Hoe de mens zich ten opzichte van de eeuwige Godheid instelt, is doorslaggevend voor zijn morele waarde en voor de rijpheidsgraad van de ziel. Ongetwijfeld is het innerlijke ervaren van de mens daarbij doorslaggevend en niet de uiterlijke instelling, waarmee hij zich kenbaar maakt. Maar dit innerlijke ervaren zal pas dan tot uitdrukking komen, wanneer de rust van de mens verstoord wordt. Wanneer de mens in levenssituaties komt, waar hij geen uiterlijke schijn kan handhaven, maar elk masker laat vallen. Pas dan kan van het wezen van een mens gesproken worden en pas dan kiest hij welke stelling hij ten opzichte van God inneemt.
De mens kan zich uiterlijk anders voorgeven, zonder daar echter voor veroordeeld te kunnen worden, want het staat hem tegen om zijn meest innerlijke wezen openlijk ten toon te spreiden. Maar omgekeerd kan hij zich ook ten opzichte van zijn medemensen als een edel mens voorwenden, dat niet met zijn innerlijke wezen overeenstemt. En daarom zal de mens niet zo gemakkelijk een rechtvaardig oordeel over de medemensen kunnen vellen.
Maar God kent de gebreken en de zwakten van de mensen, evenals hun waarde en hun wil. En Hij wil dat ze zich ontdoen van de schijn. Hij wil dat ze zichzelf herkennen en over hun eigenlijke wezen nadenken. Alles wat goed en edel is, herkent God in alle levenssituaties en in nood neemt hij zijn toevlucht tot Hem. En zodoende leert de mens goed te bidden, dat wil zeggen in geest en in waarheid. Hij spreekt niet alleen maar mechanisch voor zich uit, maar het smeken van zijn hart stijgt tot God op en de brug, die tot in het geestelijke rijk leidt, wordt betreden.
Maar talloze mensen, die voorheen lichtzinnig en oppervlakkig waren, die God alleen maar met de mond beleden en anders ver van Hem af stonden, zoeken Hem nu en ze vinden Hem ook, want de vergankelijkheid van het aardse heeft hun zelfverzekerdheid aan het wankelen gebracht en hen geleerd anders te denken. De mens is gauw geneigd om te veroordelen, maar God is lankmoedig en barmhartig. Hij tracht te redden wat nog niet geheel aan de tegenstander vervallen is, ofschoon Zijn middelen de mensen wreed lijken en onbegrijpelijk voor hen zijn. (Onderbreking)

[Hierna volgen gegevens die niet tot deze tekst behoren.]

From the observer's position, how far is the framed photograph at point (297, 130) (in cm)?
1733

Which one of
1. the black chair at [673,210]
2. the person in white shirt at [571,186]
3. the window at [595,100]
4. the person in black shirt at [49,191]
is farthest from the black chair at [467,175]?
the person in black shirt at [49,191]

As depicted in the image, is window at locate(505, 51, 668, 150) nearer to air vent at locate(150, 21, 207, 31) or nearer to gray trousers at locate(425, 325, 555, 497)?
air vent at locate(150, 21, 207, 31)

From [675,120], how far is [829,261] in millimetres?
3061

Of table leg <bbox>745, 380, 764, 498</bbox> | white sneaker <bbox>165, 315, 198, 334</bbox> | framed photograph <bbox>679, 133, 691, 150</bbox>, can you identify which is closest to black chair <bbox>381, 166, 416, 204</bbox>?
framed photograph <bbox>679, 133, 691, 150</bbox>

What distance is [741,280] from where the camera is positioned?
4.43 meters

VertalerLa manière dont l'homme s’ajuste envers l'éternelle Divinité est déterminante pour sa valeur morale et pour le degré de maturité de l'âme. Pour cela le sentiment intérieur de l'homme est incontestablement déterminant, mais pas sa prédisposition envers l'extérieur. Mais ce sentiment intérieur se manifeste seulement lorsque le calme de l'homme est ébranlé, lorsque l'homme arrive dans une situation de vie, dans laquelle il ne peut conserver aucune apparence extérieure, mais laisse tomber tout masque. Seulement alors on peut parler de la nature d'un homme, et seulement alors il décide quelle position il prend envers Dieu. L'homme peut apparaitre vis-à-vis de l'extérieur entièrement autrement sans cependant être jugé, parce qu’il ne veut pas mettre à découvert son être le plus intérieur ; vice versa cependant il peut aussi faire semblant d'être envers son prochain un être noble, ce qui n'est pas en accord avec son être intérieur. Et alors l'homme ne pourra pas facilement émettre un juste jugement sur le prochain. Mais Dieu connaît les manques et les faiblesses de l'homme comme sa valeur et sa volonté. Et Il veut qu'il renonce à se donner une apparence, Il veut qu'il se reconnaisse lui-même et réfléchisse sur son vrai être, qu’il reconnaisse Dieu et tout ce qui est bon et noble dans toutes les situations de la vie, et qu’il se réfugie en Lui dans sa misère, et donc l'homme doit apprendre à bien prier, c'est-à-dire en Esprit et en Vérité. Il ne doit pas parler seulement mécaniquement avec Lui, mais la prière doit monter de son cœur vers Dieu et emprunter le pont qui mène dans le Royaume spirituel. Mais d’innombrables hommes qui ont été insouciants et superficiels, qui portaient Dieu seulement dans la bouche mais qui autrement étaient loin de Lui, Le cherchent maintenant et Le trouvent, parce que la caducité de ce qui est terrestre a ébranlé leur sécurité et leur a enseigné à penser autrement. L'homme est facilement enclin à juger, mais Dieu est longanime et miséricordieux. Il cherche à sauver ce qui n’est pas encore entièrement tombé chez l’adversaire, même si Ses moyens semblent cruels et incompréhensibles pour les hommes.